First of all – a half day off work on the first day of calm, clear weather after weeks of rain and stormy gusting. Then there was a new (second hand) car to give a decent run, additionally a few hours hours out with the wee wifey and the core purpose, as the title suggests, time to point my Vapen Red and Rio line combo at some real fishing water.
As with all good adventures we headed due west, out towards Manukau Heads. While the weather back around Henderson was clear, crisp blue sky once past Titirangi there was a surprising bank of mist,considering it was noon, occluding the distant landscape.
We arrived at the recommended spot to find out it was much more civilized than the impression given by satellite photographs on the internet. A short walk to a very attractive beach – with one fisherman packing up and four others with lines in the water about 300-400 meters away.
Obviously this was a fishy spot.
Reality pointed out that I had made a couple of basic mistakes in the rush to get onto the water: no line stripping tray and no boots/waders. However I was not to be easily disappointed or deterred – the water was indeed chilly for wet wading but an opportunity was not be wasted. My wife was aghast – she hasn’t actually been out fishing with me for probably over a decade so hasn’t witnessed the inconvenient and slightly bizarre things that fisherman do in the pursuit of fish. But this was about the fishing, and the casting in particular, so I managed to conscript her photographic services to record my casting prowess with the new outfit.
The lift off … though it would double as a good “trout strike”
The backcast – looking quite good I think
Worth a second look
Then outward bound with the forward cast …ha ha
Thar she goes …
I worked along the beach and back again. The water was cold, the waves kept tangling the shooting line around my shoes, but I was fishing, so it was all good. The bait fisher got a decent kahawai. For a few minutes I saw some interesting swirls in the breaker line but there was no response to my offerings.

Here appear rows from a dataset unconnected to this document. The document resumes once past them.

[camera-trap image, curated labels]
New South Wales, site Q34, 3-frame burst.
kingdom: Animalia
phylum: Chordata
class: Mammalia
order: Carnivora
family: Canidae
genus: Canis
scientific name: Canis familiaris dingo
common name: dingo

This secluded place is a slice of swoffer heaven – nice sandy beach, shelving down a a moderate angle into clear water deep enough to be patrolled by anything wandering in from the nearby harbour mouth. Nice rocky ledges that give access and opportunity at low tide. All this in classic Kiwi bush surroundings with the calls of Tui to punctuate the tranquility as your line rustles through the rod rings onto the Manukau waters.